TASK DIRECTIONS: The records must be returned word for word.

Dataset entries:

╔══

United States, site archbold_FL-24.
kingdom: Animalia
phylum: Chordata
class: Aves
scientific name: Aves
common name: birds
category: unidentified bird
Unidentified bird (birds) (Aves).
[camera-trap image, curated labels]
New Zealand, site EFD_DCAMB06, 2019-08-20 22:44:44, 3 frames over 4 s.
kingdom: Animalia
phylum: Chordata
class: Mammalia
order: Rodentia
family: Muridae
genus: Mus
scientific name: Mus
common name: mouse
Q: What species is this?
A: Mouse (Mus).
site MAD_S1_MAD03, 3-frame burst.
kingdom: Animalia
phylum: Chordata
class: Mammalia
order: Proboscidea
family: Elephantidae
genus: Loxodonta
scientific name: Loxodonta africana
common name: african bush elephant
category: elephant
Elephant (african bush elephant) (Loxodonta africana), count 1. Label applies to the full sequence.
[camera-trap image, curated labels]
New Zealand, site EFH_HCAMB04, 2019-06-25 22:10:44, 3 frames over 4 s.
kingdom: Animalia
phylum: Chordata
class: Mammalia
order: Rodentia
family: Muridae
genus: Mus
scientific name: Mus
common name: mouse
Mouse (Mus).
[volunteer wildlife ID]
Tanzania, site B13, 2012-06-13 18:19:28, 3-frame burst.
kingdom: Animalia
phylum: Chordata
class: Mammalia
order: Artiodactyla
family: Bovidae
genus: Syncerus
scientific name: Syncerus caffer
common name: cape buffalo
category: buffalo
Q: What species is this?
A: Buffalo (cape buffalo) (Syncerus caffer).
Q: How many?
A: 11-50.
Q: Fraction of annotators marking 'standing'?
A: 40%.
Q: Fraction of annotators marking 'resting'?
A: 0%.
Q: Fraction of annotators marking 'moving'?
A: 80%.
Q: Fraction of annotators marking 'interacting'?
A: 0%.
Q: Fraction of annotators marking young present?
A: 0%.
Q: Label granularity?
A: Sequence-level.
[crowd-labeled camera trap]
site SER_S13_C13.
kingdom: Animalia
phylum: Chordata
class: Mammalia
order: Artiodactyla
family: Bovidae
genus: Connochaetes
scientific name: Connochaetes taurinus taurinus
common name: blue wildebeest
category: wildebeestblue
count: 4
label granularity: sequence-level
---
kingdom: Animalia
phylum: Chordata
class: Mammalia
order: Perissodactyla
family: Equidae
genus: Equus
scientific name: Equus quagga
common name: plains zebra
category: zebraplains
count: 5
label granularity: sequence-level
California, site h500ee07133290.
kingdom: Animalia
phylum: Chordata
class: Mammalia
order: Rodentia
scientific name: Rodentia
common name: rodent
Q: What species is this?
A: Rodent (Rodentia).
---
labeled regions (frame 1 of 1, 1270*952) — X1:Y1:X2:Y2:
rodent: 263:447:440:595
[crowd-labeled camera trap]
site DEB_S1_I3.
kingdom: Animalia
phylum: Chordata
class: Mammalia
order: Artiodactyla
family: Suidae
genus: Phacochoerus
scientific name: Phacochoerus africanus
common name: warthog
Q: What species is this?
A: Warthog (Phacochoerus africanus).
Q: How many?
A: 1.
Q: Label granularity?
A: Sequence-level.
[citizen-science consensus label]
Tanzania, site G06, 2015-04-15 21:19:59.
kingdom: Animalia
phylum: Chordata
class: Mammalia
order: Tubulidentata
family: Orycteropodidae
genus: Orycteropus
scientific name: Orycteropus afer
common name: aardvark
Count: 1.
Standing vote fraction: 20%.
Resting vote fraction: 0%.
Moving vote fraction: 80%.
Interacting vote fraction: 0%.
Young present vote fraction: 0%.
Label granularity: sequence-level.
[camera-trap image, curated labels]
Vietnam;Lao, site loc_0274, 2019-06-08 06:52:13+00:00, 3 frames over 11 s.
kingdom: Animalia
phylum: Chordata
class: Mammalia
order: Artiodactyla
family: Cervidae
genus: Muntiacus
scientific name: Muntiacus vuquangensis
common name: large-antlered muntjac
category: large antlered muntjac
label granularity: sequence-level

╚══

EXERCISE OUTPUT:
United States, site archbold_FL-24.
kingdom: Animalia
phylum: Chordata
class: Aves
scientific name: Aves
common name: birds
category: unidentified bird
Unidentified bird (birds) (Aves).
[camera-trap image, curated labels]
New Zealand, site EFD_DCAMB06, 2019-08-20 22:44:44, 3 frames over 4 s.
kingdom: Animalia
phylum: Chordata
class: Mammalia
order: Rodentia
family: Muridae
genus: Mus
scientific name: Mus
common name: mouse
Q: What species is this?
A: Mouse (Mus).
site MAD_S1_MAD03, 3-frame burst.
kingdom: Animalia
phylum: Chordata
class: Mammalia
order: Proboscidea
family: Elephantidae
genus: Loxodonta
scientific name: Loxodonta africana
common name: african bush elephant
category: elephant
Elephant (african bush elephant) (Loxodonta africana), count 1. Label applies to the full sequence.
[camera-trap image, curated labels]
New Zealand, site EFH_HCAMB04, 2019-06-25 22:10:44, 3 frames over 4 s.
kingdom: Animalia
phylum: Chordata
class: Mammalia
order: Rodentia
family: Muridae
genus: Mus
scientific name: Mus
common name: mouse
Mouse (Mus).
[volunteer wildlife ID]
Tanzania, site B13, 2012-06-13 18:19:28, 3-frame burst.
kingdom: Animalia
phylum: Chordata
class: Mammalia
order: Artiodactyla
family: Bovidae
genus: Syncerus
scientific name: Syncerus caffer
common name: cape buffalo
category: buffalo
Q: What species is this?
A: Buffalo (cape buffalo) (Syncerus caffer).
Q: How many?
A: 11-50.
Q: Fraction of annotators marking 'standing'?
A: 40%.
Q: Fraction of annotators marking 'resting'?
A: 0%.
Q: Fraction of annotators marking 'moving'?
A: 80%.
Q: Fraction of annotators marking 'interacting'?
A: 0%.
Q: Fraction of annotators marking young present?
A: 0%.
Q: Label granularity?
A: Sequence-level.
[crowd-labeled camera trap]
site SER_S13_C13.
kingdom: Animalia
phylum: Chordata
class: Mammalia
order: Artiodactyla
family: Bovidae
genus: Connochaetes
scientific name: Connochaetes taurinus taurinus
common name: blue wildebeest
category: wildebeestblue
count: 4
label granularity: sequence-level
---
kingdom: Animalia
phylum: Chordata
class: Mammalia
order: Perissodactyla
family: Equidae
genus: Equus
scientific name: Equus quagga
common name: plains zebra
category: zebraplains
count: 5
label granularity: sequence-level
California, site h500ee07133290.
kingdom: Animalia
phylum: Chordata
class: Mammalia
order: Rodentia
scientific name: Rodentia
common name: rodent
Q: What species is this?
A: Rodent (Rodentia).
---
labeled regions (frame 1 of 1, 1270*952) — X1:Y1:X2:Y2:
rodent: 263:447:440:595
[crowd-labeled camera trap]
site DEB_S1_I3.
kingdom: Animalia
phylum: Chordata
class: Mammalia
order: Artiodactyla
family: Suidae
genus: Phacochoerus
scientific name: Phacochoerus africanus
common name: warthog
Q: What species is this?
A: Warthog (Phacochoerus africanus).
Q: How many?
A: 1.
Q: Label granularity?
A: Sequence-level.
[citizen-science consensus label]
Tanzania, site G06, 2015-04-15 21:19:59.
kingdom: Animalia
phylum: Chordata
class: Mammalia
order: Tubulidentata
family: Orycteropodidae
genus: Orycteropus
scientific name: Orycteropus afer
common name: aardvark
Count: 1.
Standing vote fraction: 20%.
Resting vote fraction: 0%.
Moving vote fraction: 80%.
Interacting vote fraction: 0%.
Young present vote fraction: 0%.
Label granularity: sequence-level.
[camera-trap image, curated labels]
Vietnam;Lao, site loc_0274, 2019-06-08 06:52:13+00:00, 3 frames over 11 s.
kingdom: Animalia
phylum: Chordata
class: Mammalia
order: Artiodactyla
family: Cervidae
genus: Muntiacus
scientific name: Muntiacus vuquangensis
common name: large-antlered muntjac
category: large antlered muntjac
label granularity: sequence-level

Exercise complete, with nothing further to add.